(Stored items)
= = = = = = =
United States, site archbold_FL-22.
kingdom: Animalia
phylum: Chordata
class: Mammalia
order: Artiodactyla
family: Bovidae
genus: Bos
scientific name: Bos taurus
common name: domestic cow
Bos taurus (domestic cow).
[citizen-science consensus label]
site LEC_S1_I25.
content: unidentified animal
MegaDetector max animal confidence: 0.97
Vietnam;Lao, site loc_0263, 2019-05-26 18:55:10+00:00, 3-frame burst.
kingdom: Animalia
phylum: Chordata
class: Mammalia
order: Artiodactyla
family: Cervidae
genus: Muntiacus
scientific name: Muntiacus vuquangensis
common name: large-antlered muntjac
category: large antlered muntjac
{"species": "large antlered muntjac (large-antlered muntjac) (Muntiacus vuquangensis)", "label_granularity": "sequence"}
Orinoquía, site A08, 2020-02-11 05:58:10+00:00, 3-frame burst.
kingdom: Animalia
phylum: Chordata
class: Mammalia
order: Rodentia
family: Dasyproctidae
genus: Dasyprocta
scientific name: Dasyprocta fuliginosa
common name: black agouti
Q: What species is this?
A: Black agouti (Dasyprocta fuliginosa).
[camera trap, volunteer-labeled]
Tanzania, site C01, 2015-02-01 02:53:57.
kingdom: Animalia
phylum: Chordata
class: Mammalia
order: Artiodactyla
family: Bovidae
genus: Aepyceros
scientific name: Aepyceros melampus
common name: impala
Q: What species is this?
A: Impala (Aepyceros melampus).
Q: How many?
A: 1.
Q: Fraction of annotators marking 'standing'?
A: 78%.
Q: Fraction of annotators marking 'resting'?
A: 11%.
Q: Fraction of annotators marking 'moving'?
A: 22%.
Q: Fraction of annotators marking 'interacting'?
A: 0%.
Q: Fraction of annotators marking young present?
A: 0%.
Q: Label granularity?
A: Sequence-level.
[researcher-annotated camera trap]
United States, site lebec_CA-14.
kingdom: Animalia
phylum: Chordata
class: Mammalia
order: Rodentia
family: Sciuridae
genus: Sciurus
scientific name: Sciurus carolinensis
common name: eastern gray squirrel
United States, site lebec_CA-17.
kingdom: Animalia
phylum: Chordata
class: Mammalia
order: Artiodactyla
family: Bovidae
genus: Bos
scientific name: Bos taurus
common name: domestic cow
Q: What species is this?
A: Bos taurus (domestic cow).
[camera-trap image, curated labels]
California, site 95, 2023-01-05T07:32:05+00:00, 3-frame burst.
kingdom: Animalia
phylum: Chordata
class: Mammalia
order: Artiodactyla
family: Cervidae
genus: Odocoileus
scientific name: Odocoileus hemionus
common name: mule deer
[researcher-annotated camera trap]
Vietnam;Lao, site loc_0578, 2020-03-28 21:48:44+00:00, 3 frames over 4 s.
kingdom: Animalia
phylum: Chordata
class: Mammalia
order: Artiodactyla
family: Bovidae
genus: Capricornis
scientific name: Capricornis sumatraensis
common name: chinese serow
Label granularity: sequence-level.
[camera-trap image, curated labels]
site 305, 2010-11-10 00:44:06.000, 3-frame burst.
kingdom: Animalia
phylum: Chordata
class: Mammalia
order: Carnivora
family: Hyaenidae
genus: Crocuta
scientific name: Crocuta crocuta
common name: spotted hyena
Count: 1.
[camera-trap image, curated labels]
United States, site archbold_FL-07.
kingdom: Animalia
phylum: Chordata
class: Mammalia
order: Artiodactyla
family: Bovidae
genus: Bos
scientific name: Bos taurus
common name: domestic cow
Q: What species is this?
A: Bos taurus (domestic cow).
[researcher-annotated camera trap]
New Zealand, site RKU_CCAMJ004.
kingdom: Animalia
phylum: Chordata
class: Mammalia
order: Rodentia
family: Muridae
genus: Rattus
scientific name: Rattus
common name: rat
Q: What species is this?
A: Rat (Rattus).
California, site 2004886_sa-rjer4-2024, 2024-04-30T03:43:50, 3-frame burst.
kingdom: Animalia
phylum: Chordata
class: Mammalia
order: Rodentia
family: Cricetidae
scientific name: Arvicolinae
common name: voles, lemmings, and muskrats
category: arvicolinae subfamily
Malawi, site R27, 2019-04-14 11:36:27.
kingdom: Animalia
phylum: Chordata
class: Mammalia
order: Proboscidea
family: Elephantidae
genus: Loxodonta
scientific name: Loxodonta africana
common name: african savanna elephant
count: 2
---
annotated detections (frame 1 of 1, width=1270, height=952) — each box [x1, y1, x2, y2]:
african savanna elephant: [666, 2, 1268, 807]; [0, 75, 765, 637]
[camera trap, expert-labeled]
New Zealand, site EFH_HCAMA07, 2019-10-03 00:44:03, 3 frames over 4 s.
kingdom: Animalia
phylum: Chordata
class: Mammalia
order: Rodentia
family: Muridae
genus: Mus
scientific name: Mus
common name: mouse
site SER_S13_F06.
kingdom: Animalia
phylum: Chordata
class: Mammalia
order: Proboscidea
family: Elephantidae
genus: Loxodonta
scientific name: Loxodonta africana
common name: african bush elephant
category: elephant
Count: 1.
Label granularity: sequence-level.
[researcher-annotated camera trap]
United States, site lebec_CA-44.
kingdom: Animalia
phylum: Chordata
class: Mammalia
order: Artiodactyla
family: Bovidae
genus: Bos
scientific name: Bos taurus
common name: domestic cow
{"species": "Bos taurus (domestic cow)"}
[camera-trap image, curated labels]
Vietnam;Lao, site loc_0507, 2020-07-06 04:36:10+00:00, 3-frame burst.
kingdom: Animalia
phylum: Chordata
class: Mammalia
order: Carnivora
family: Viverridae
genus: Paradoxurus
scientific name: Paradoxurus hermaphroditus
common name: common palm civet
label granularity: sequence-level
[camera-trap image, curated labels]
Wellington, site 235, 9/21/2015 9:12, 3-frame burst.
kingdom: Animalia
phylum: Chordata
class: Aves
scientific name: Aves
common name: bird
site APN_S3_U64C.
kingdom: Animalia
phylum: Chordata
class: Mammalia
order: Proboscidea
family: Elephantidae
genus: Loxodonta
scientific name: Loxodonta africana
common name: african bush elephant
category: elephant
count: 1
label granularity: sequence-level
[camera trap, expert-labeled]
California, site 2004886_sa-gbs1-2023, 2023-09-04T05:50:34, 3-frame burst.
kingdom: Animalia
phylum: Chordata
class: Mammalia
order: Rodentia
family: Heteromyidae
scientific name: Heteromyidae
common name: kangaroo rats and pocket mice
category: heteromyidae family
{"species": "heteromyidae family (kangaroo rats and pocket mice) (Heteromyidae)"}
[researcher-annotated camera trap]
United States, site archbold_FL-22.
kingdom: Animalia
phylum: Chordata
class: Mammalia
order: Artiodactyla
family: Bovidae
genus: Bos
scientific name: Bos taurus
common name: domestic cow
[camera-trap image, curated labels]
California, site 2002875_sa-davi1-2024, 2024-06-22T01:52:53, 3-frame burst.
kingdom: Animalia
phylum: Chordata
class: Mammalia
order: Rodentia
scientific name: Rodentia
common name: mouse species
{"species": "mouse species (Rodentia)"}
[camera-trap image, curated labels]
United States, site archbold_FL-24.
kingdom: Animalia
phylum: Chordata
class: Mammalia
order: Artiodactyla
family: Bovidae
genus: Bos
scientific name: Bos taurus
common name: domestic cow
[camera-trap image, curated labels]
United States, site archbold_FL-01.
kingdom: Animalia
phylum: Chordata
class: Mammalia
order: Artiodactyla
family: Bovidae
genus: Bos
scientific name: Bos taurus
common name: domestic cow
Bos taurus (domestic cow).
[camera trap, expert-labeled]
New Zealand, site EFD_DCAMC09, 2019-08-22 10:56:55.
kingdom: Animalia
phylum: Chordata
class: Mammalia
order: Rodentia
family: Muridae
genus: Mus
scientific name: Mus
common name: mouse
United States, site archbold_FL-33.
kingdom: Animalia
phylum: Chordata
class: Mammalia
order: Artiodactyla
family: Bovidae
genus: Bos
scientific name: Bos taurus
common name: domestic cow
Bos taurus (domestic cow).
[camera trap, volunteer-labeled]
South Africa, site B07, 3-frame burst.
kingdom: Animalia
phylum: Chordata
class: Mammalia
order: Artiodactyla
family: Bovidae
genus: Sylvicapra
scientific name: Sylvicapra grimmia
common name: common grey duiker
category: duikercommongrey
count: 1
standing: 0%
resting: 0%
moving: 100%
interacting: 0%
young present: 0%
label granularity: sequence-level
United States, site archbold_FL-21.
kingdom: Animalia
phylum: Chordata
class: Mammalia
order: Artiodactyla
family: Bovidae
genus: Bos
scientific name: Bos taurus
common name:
= = = = = = =
#### Assignment:
The lines in the records above that include the word "United" must be copied out.

#### Worked solution:
United States, site archbold_FL-22.
United States, site lebec_CA-14.
United States, site lebec_CA-17.
United States, site archbold_FL-07.
United States, site lebec_CA-44.
United States, site archbold_FL-22.
United States, site archbold_FL-24.
United States, site archbold_FL-01.
United States, site archbold_FL-33.
United States, site archbold_FL-21.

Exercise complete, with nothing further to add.